My sister has strong shellfish allergies!  She went to the doctor covered in itchy rashes awhile ago and they couldn’t explain it.  When she got home with no answers, she started racking her brain as to what caused this breakout.  She narrowed it down to fish and shellfish and started to avoid eating it.  There were no more outbreaks and the pesky bumps on the back of her arms disappeared.

Look for lean protein sources such as turkey and legumes as swaps for fish or shellfish.  On days where you want a boost in protein, look for higher protein sources such as chicken.  Consider the healthy fats that fish like salmon provide.  Make sure to get adequate amounts of Omega-3s if you can’t do fish.

GRAINS

Need to go grain free?  Nuts and seeds will be your go-to’s.
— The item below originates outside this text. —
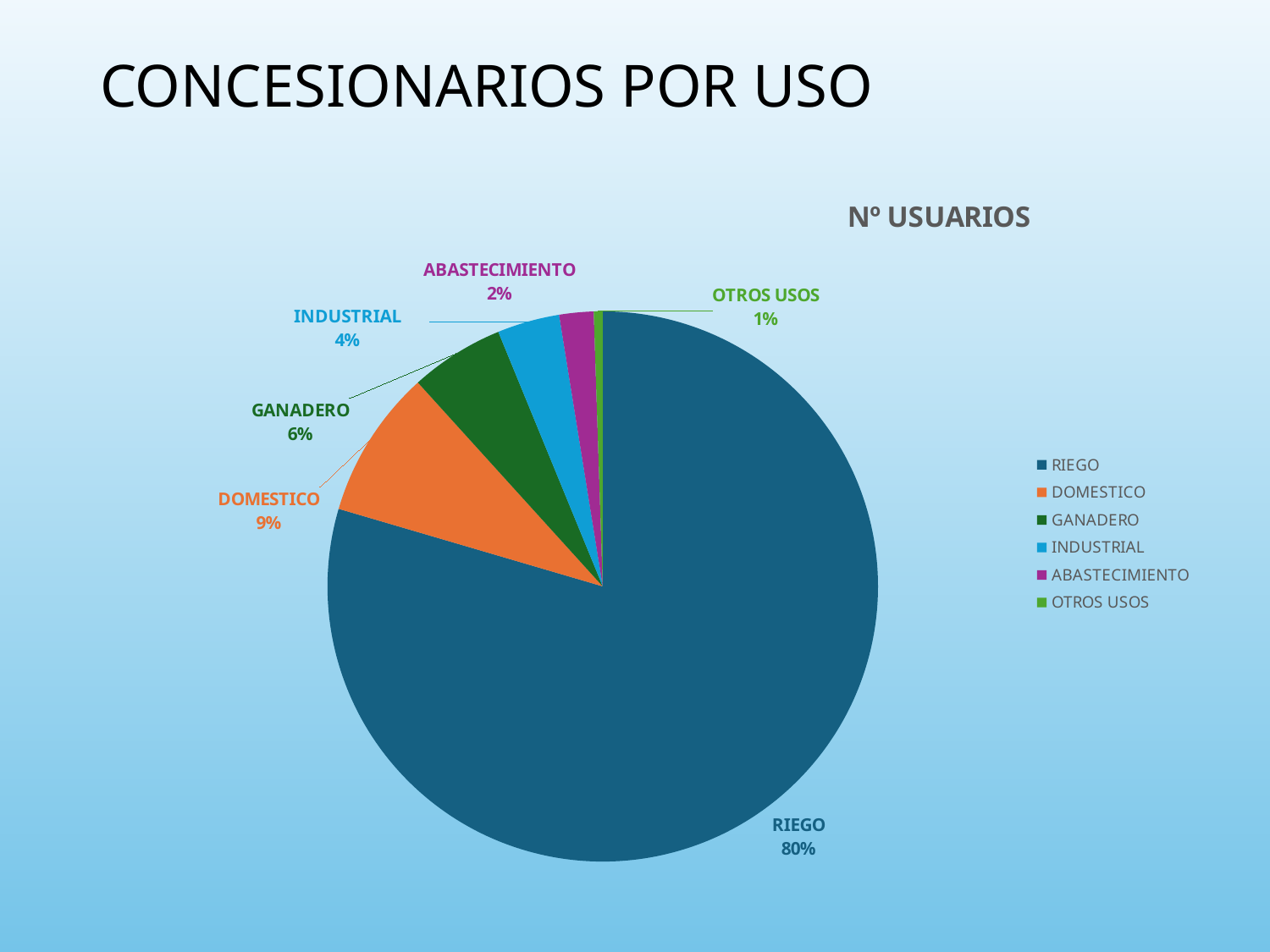
Which category has the largest slice of the pie? RIEGO What kind of chart is shown on the slide? pie chart What share of the pie does GANADERO have? 6% What share of the pie does INDUSTRIAL have? 4% Which is larger, the share for GANADERO or the share for INDUSTRIAL? GANADERO What share of the pie does DOMESTICO have? 9% What is the chart's title? Nº USUARIOS What is the difference in percentage points between RIEGO and DOMESTICO? 71 How many categories does the legend list? 6 Which category has the smallest slice of the pie? OTROS USOS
If you can do nuts, try almond flours and coconut flours.  Also, look at sun butter (made from sunflower seeds).  Coconut flour is super absorbent and is NOT a 1:1 sub for anything!

SOY

When I first started going dairy free, I found things that were soy-based because I didn’t know much about nut milks or yogurts.  But, it really messed up my skin.

I suggest looking for milks like almond-milk…Starbucks even carries almond milk now!  For tofu subs, look for lean protein sources like turkey, chicken, or fish.

For soy sauce, I have found great success with coconut aminos!

RED MEAT

I don’t feel very good after eating anything with beef or pork. I thought red meat was completely off the table for me.  But, one day I bravely stepped out of my comfort zone and tried Lamb.  GAME CHANGER!  I had no issues after eating it!  So, it goes to show you that there may be things out there that work for you.  Talk with your doctor if you are unsure.

Alright, phew!  I think I covered the biggies.  Please let me know if you have any questions, suggestions.  I welcome it all!